* CONSIGNE *
Recopiez mot pour mot le passage de l'extrait sur l'engagement des chercheurs, en commençant par « Cela fait ainsi » et en allant jusqu'à « sont professionnalisés, notabilisés. ».

* EXTRAIT DU TEXTE *
________

Refonder la critique, réinventer l’engagement

Mais le PS ne se contente pas de ces Diafoirus-là. Il en voit d’autres, d’un nouveau type : les experts. Issus du même mouvement de professionnalisation des sciences humaines et sociales, ces chercheurs (en général, ils le sont) se sont définitivement débarrassés de toute posture critique et de la moindre éthique de conviction. Cela ne les empêche pas d’avoir des opinions soigneusement dissimulées dans l’apparente neutralité d’un jargon technocratico-compatible. Ils « implémentent » et « évaluent », cédant aux joies du benchmarking comme à celles du new public management. Sans doute sont-ils les seuls intellectuels à partager des « éléments de langage » avec les cohortes d’énarques qui peuplent le PS et ses think tanks.

Pourtant, depuis le milieu des années 1990, un nombre grandissant de chercheurs s’essayent à refonder la critique en assumant leurs responsabilités citoyennes. Sans fouler au pied leurs principes de rigueur scientifique, il leur est arrivé de plus en plus fréquemment de descendre dans la rue pour manifester, de se remettre à signer des pétitions ou des tribunes dans les journaux.

C’est d’abord le fait d’une nouvelle génération, dont la trajectoire est l’inverse de celle qui a vécu Mai 68. Au lieu, comme cette dernière, de s’éloigner des années de formation militante pour se professionnaliser dans la recherche, ces jeunes professionnels de la recherche ont progressivement trouvé les moyens de s’engager autrement, souvent en écho avec les nouveaux mouvements sociaux (ActUp, DAL, sans papiers, intermittents...). Le réinvestissement massif par Pierre Bourdieu de son capital scientifique en politique au moment du mouvement social de novembre-décembre1995 constitua, pour beaucoup d’entre eux, un signe d’encouragement.

Cela fait ainsi presque quinze ans que les intellectuels critiques (l’expression devrait être pléonasmique tant ils sont les seuls à légitimement prétendre à ce substantif) sont sortis de leur silence. Ils ont noué des relations solides avec des fractions de la société civile, du monde associatif, de tout l’univers qui traditionnellement entoure le Parti socialiste et le nourrit, la gauche au sens large, ce milieu ambiant dans lequel le Parti socialiste a évolué dans les années 1970 et qui lui permis d’accéder au pouvoir en 1981, ce milieu d’origine avec lequel il a rompu à mesure que ses élus se sont professionnalisés, notabilisés.

________

* PARTIE DES DONNÉES *
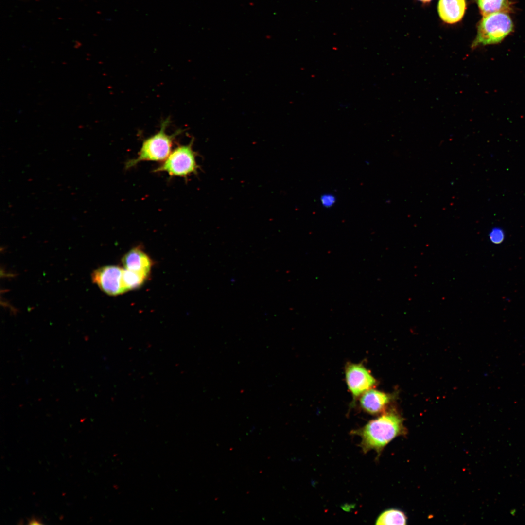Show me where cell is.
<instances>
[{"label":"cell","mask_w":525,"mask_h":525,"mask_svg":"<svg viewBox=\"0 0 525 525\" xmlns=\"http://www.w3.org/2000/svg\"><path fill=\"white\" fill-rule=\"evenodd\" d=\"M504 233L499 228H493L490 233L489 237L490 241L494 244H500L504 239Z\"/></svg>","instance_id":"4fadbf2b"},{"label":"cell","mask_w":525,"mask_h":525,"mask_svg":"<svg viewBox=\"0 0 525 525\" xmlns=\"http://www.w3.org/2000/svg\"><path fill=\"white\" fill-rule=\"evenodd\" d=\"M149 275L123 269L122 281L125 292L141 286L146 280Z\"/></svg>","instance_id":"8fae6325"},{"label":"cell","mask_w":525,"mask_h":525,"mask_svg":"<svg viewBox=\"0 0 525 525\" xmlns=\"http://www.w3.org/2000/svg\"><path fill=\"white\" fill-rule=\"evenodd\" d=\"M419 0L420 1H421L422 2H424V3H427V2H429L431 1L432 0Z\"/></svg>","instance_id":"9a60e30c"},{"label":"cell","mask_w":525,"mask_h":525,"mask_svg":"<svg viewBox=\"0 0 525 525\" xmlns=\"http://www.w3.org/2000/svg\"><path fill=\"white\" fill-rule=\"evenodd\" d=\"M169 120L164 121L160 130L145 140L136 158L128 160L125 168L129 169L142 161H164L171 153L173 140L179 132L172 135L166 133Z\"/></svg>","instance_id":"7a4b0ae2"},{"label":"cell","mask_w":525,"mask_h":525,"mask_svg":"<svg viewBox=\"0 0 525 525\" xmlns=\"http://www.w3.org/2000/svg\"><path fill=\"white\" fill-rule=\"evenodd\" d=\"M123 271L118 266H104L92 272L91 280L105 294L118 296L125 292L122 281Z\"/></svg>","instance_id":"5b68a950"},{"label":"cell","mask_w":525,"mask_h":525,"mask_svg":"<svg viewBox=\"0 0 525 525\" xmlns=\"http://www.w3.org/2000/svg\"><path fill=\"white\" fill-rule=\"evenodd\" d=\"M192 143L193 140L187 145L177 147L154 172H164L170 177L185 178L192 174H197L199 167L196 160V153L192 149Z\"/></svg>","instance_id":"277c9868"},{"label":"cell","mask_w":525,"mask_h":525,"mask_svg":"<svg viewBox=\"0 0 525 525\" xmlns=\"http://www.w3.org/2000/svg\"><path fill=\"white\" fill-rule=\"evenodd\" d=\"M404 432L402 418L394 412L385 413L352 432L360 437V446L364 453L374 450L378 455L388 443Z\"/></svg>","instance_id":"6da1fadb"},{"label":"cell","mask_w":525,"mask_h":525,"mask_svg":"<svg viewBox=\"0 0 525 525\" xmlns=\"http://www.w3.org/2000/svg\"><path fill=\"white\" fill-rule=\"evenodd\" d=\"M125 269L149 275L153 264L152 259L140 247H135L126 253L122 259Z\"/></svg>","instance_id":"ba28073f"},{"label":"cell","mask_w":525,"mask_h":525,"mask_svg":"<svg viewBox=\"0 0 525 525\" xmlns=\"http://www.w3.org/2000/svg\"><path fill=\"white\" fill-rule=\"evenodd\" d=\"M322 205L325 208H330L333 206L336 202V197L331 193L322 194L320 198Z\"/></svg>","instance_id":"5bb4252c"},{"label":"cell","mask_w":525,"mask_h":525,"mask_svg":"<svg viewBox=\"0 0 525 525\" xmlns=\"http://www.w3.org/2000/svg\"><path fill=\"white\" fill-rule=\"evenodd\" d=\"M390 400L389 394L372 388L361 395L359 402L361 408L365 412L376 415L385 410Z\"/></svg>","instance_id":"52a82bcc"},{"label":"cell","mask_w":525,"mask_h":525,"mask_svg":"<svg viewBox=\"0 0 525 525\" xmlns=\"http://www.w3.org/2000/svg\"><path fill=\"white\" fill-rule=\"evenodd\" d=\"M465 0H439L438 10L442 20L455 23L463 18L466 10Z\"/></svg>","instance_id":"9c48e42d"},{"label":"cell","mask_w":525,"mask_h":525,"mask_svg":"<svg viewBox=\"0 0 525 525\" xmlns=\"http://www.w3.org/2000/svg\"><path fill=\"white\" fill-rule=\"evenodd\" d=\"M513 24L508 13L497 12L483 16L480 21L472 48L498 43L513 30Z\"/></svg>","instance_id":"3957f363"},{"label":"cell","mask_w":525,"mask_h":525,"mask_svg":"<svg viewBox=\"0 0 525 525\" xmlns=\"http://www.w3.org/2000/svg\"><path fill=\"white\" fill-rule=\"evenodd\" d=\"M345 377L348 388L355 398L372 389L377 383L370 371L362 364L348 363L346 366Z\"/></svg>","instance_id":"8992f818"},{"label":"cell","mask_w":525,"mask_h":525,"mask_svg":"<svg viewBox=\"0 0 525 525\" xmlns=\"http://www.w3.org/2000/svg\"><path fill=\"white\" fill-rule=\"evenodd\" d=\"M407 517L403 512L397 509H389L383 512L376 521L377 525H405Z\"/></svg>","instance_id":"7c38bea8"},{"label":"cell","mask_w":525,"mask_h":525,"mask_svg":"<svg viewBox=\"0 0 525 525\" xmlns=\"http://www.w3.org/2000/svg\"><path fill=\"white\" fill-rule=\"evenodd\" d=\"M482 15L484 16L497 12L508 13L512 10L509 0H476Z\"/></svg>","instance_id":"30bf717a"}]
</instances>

________

* RÉPONSE *
Cela fait ainsi presque quinze ans que les intellectuels critiques (l’expression devrait être pléonasmique tant ils sont les seuls à légitimement prétendre à ce substantif) sont sortis de leur silence. Ils ont noué des relations solides avec des fractions de la société civile, du monde associatif, de tout l’univers qui traditionnellement entoure le Parti socialiste et le nourrit, la gauche au sens large, ce milieu ambiant dans lequel le Parti socialiste a évolué dans les années 1970 et qui lui permis d’accéder au pouvoir en 1981, ce milieu d’origine avec lequel il a rompu à mesure que ses élus se sont professionnalisés, notabilisés.